That Chevron decision looks right to us
No, no, this is nothing to do with fossil fuels. Rather, this:
The Supreme Court on Friday overturned a landmark 40-year-old decision that gave federal agencies broad regulatory power, upending their authority to issue regulations unless Congress has spoken clearly.
The old decision, overturned, was known as “Chevron”.
Not being lawyers we’d not comment on the legal reasoning. However, the basic idea seems to us to be entirely correct.
It won’t be a surprise to most adults that there are some out there who insist that there must be rules about everything. Nothing can be done without there being such a rule. As a basic idea we’ll accept that this is true about some things and not about the majority of life. But that’s not our point here.

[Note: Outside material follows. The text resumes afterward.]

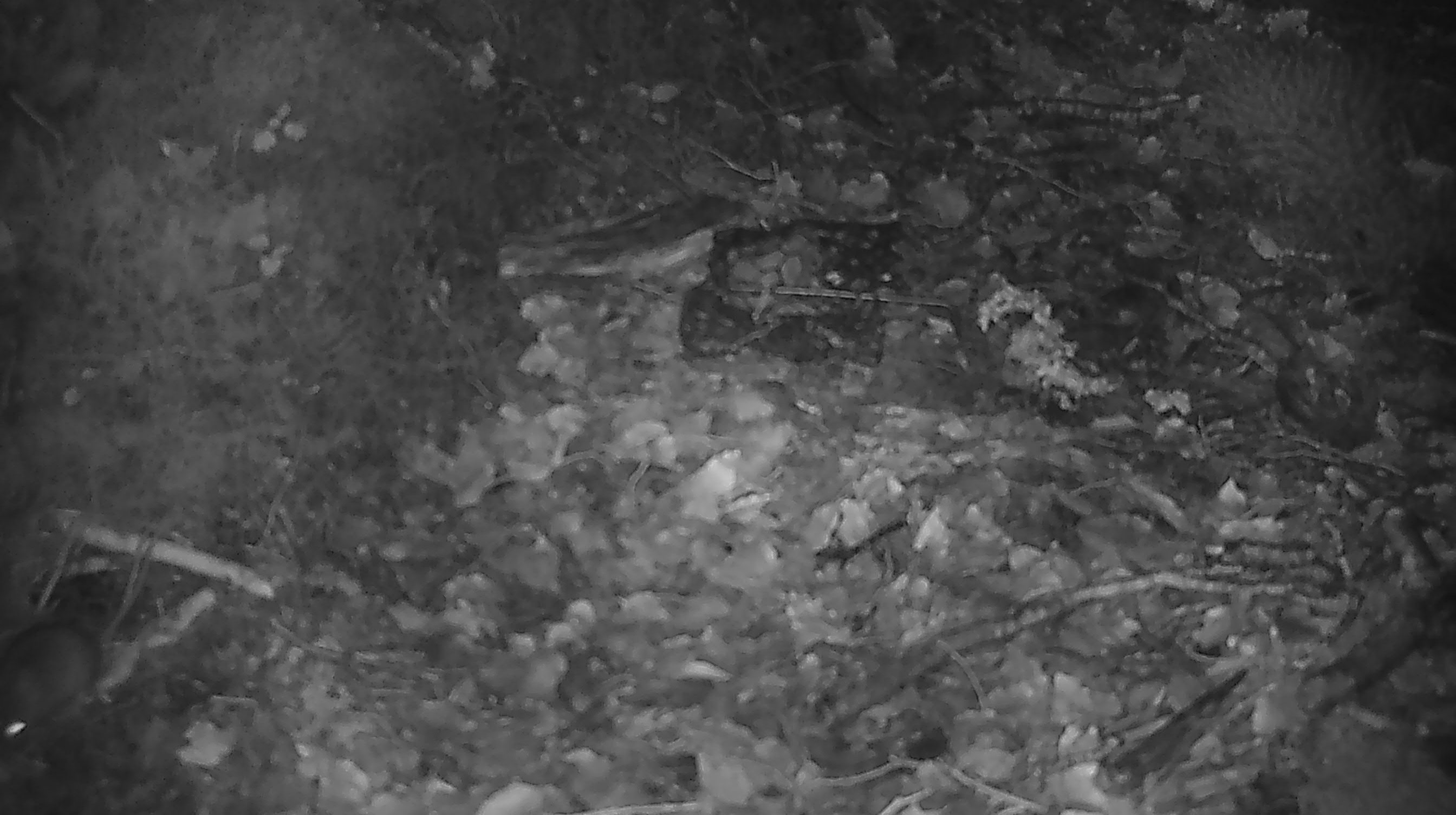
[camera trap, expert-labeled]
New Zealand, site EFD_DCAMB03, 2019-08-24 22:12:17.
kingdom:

Rather, if there are to be rules then who is going to make them? We would suggest that it shouldn’t be the bureaucracy. Which is what, essentially, the Supreme Court over in the still-rebellious territories has just decided.
For, by the very nature of the occupation, those who insist that there must be those detailed rules about everything are going to migrate into the occupation that writes and administers the rules - the bureaucracy. Further, when it is the bureaucracy writing them then the only consideration is going to be how precise the rules can be. There will be no consideration of, attention paid to the impact of, those rules on the more general state of the country and the economy.
As an example, say we had a bureaucracy concerned with rip offs in the financial markets. How people might be able to use the banking system nefariously and so on. The rules then written would end up being onerous, tight and very expensive. So much so that new financial organisations would find it between exceedingly difficult and impossible to get started - the necessary overhead of meeting those detailed rules is only supportable at large scale. Growth to being able to support it isn’t possible.
It’s even possible that right now we have such a bureaucracy with exactly such an outcome.
For there’s been no one with the overview, with oversight, involved in the creation of those rules. We’ve devolved the rule making to monomaniacs with a clipboard and no one at all is thinking about the effects upon competition, new firm creation and so on.
We could make similar noises about Natural England banning the building of 150,000 houses or whatever it was over nutrient rules. Or whichever idiots were allowed to change planning so that first floor and above window sills must be 1.2 metres from the floor. In isolation, to the monomaniacal clipboard wielders these might look sensible. To anyone interested in the overall system they’re madness.
The problem with the devolution of such rule making is that the inevitable trade offs - for all of life is a series of trade offs - get ignored for no one is responsible for the overall, only for their specific detail.
The rules should be made by politicians. In Parliament. We don’t say they’ll necessarily be better - we’ve seen some of the horrors in primary legislation - but it would mean that someone is actually responsible. So, we would know where to go to get idiocies changed and who to sack for having approved them.